Sayılar büyüdükçe çektiğim sıkıntının azalacağını düşünmem bir hata, içine düştüğüm bir şeytan çukuruydu. Şeytan başını kaldırarak büyüdüğünü zanneden bu kıza haince sırıtıyor , içindeki hırsını daha da körükleyerek planlar kuruyordu. Aklındaki planlara değil yaşım, acım dahi yetmezdi.
Neydi bu şimdi?
Ne diye on altı yıl sonra tekrardan ortaya çıkarmış, gözler önüne sererek kendi ruhumu sınıyordum? İnsan, kendisinin en büyük şeytanıydı ve bunu gece yalnızken yapıyor, kendisini sıkıntıya boğuyordu. İnsan, elleri boynunda gezen ve her an kendi boğazını sıkacakmış gibi duran bir şeytandı. Şimdi o eller benim boynumda sarılı, şimdi o eller beş ya da altı yaşlarındaki çocuğun nefesini kesmekle meşgul.

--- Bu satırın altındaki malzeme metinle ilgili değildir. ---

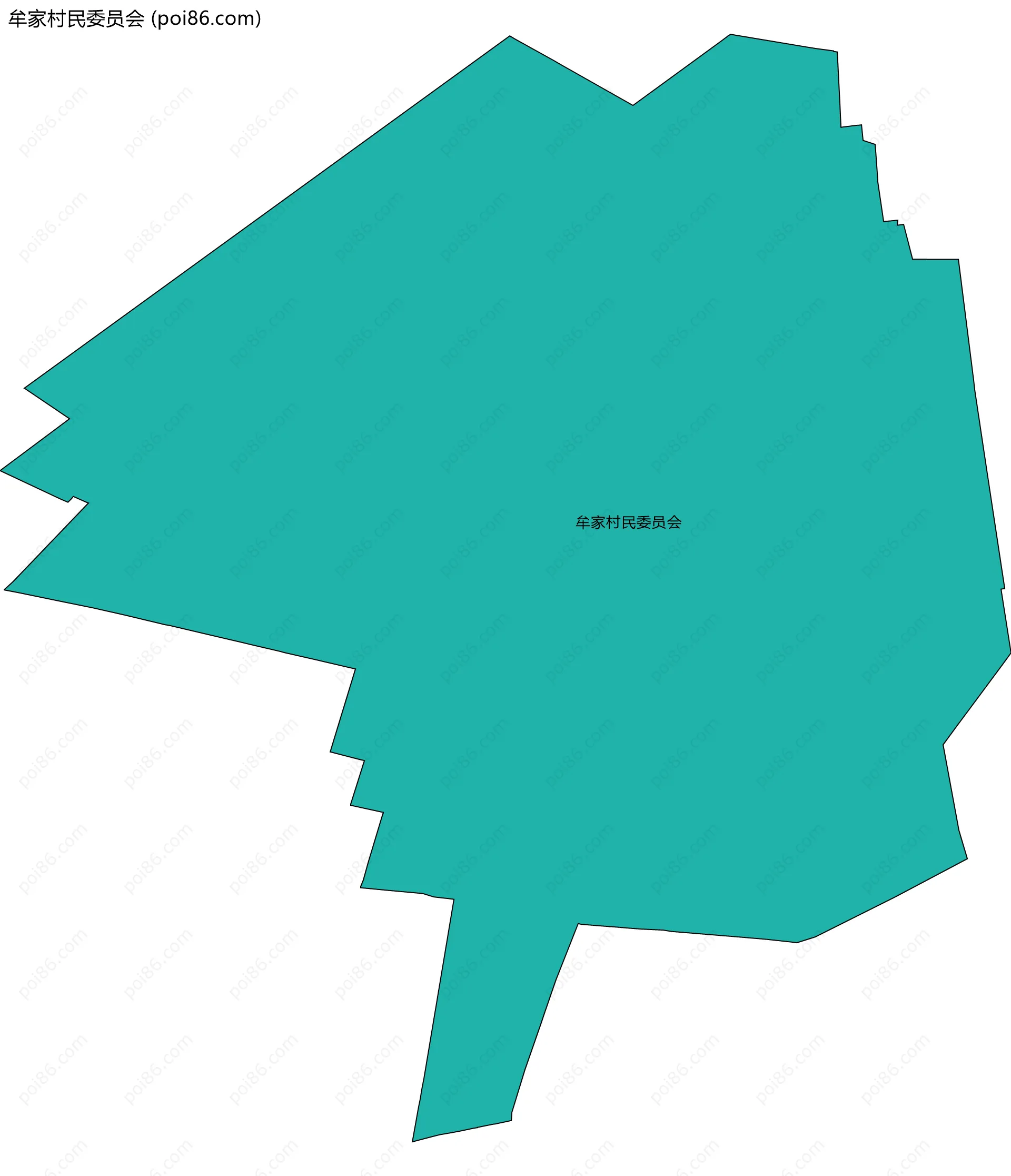 牟家村民委员会边界地图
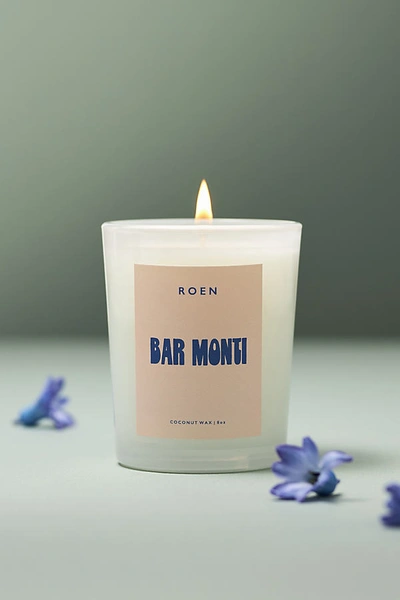 Roen Bar Monti Boxed Candle In White
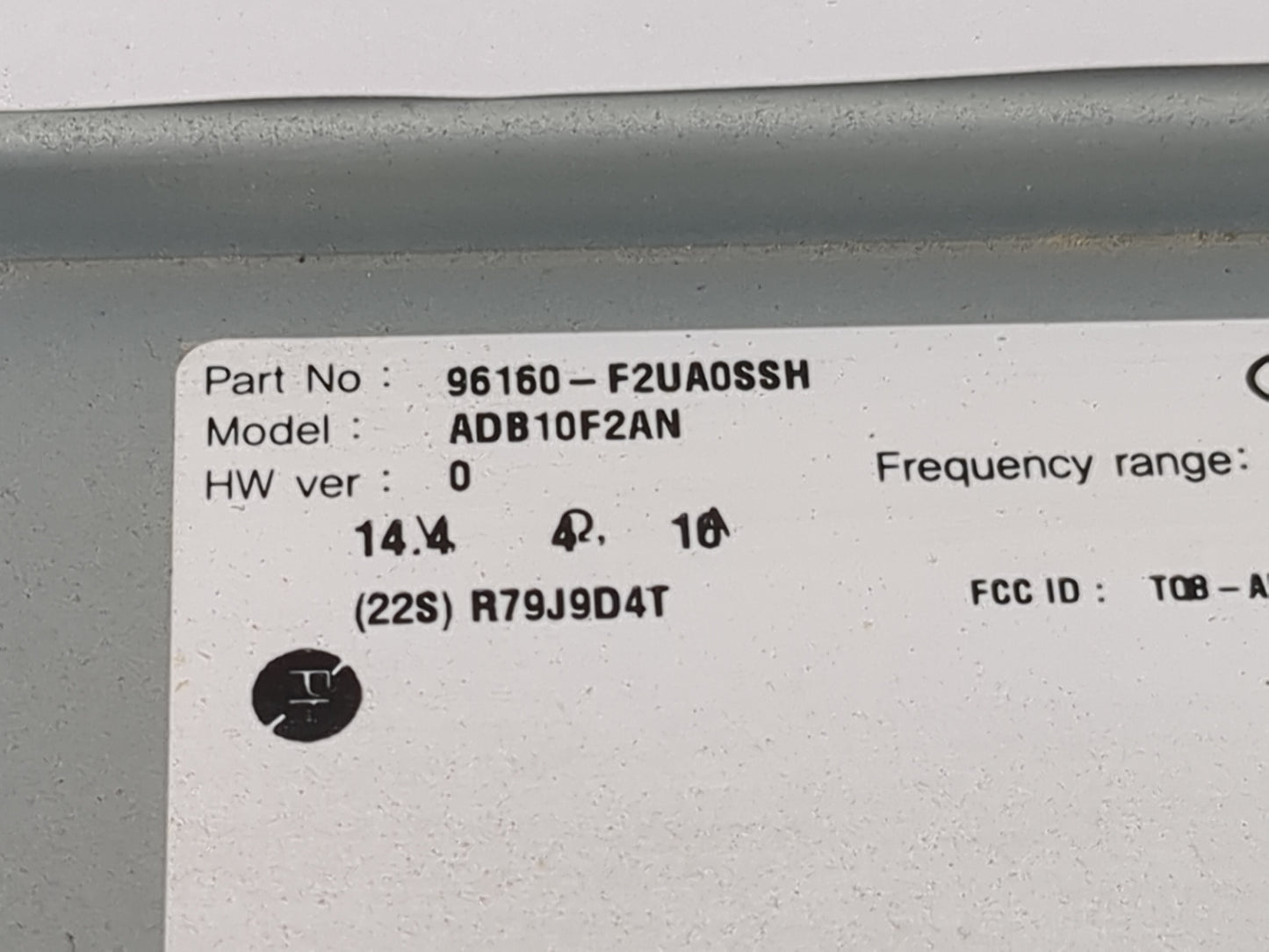 2019-2020 Hyundai Elantra Information Display Screen 1474928 - Oemusedautoparts1.com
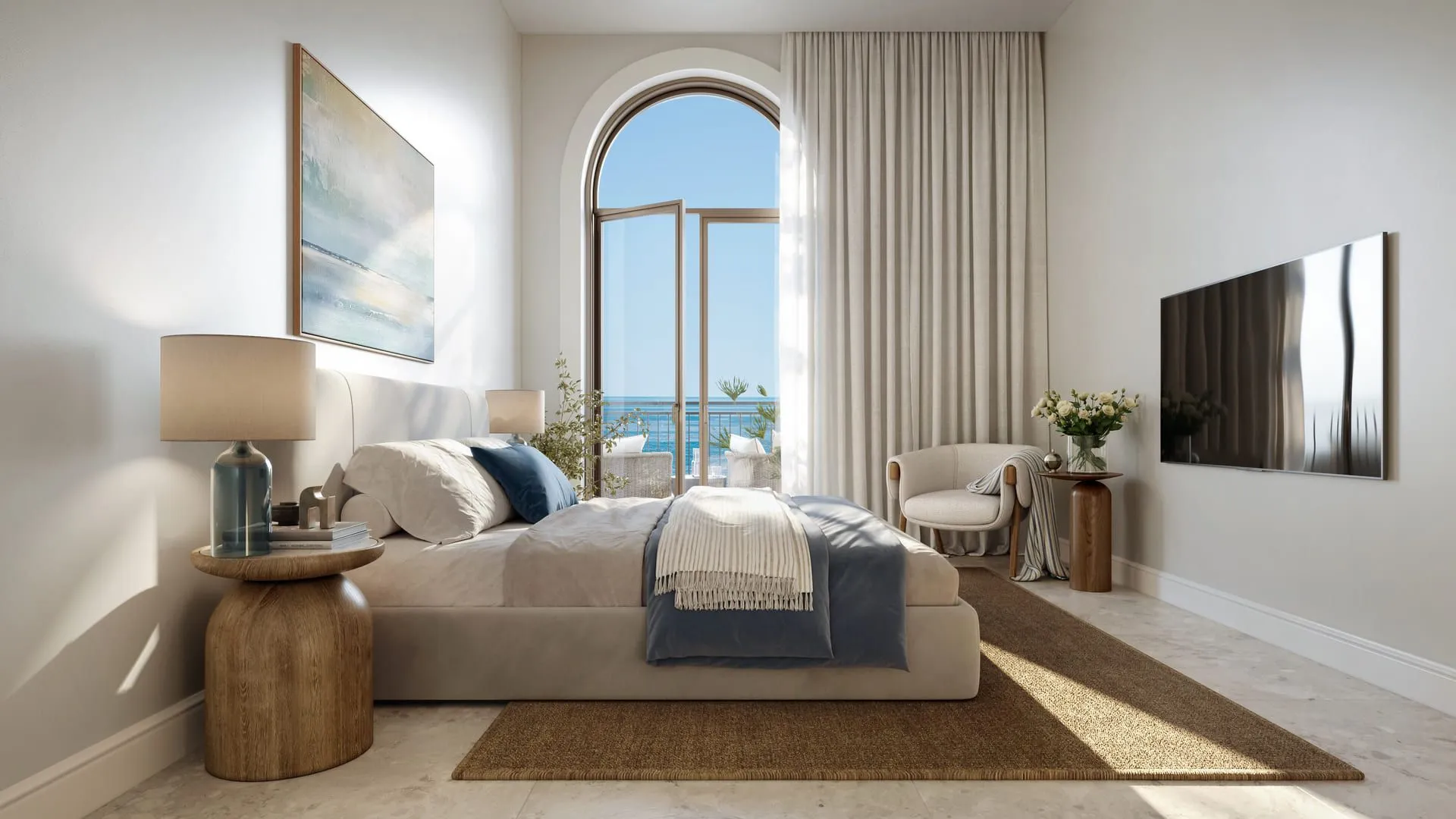 Prodaja, jednosoban stan, 79m², Luštica Bay, Tivat
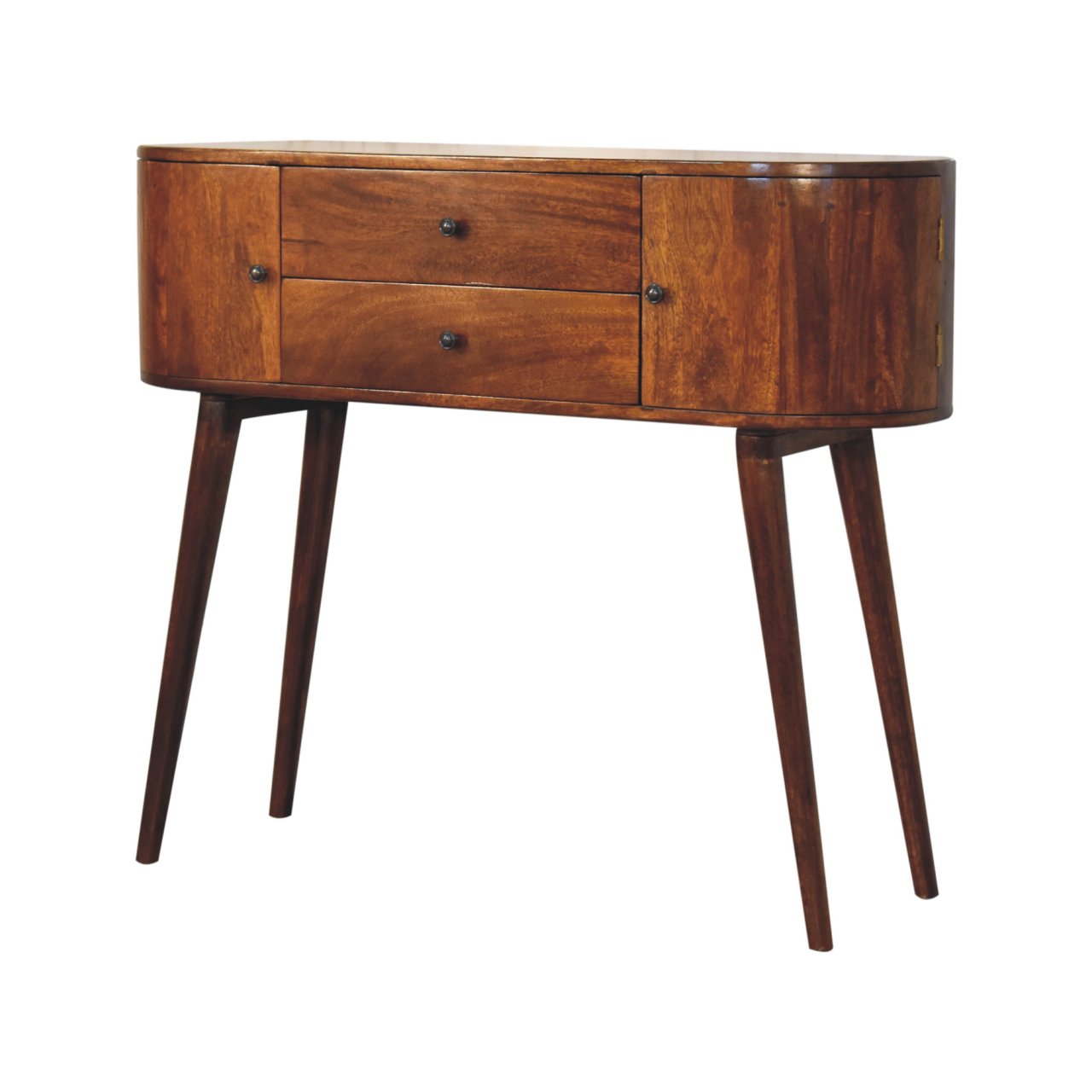 Trento Mango Wood Console Table 2 Drawers 2 Doors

Şimdi o parmak uçlarında bir çocuğun nefesi, bir şeytanın nefsi hâkim.
Ne zaman kapattığımı bilmediğim gözlerimi araladığımda hafifçe yerimde kıpırdandım, üzerinde oturduğum kahverengi deri koltuk gıcırdadı. Eski masa lambasının ışığı kudretini kaybetmediğini göstermek adına parlıyor, gözlerimi yakıyordu. Masanın üzerindeki kâğıtları toplama gereksinimi görmeden başımı kaldırdım ve hafifçe uzanarak lambanın düğmesini çevirdim, ışık bir anda söndü. Ani karanlığa batan gözlerimi kapattım, kaşlarım hafifçe çatılırken ellerimi yüzüme götürerek ovuşturdum. Mayışmanın, kendimi yatağa bırakarak düşünmenin zamanı değildi. Koridorda açık olan ışığın yansımaları odanın içerisine bir ruh gibi süzülürken yerimden kalktım ve çalışma odasından çıktım.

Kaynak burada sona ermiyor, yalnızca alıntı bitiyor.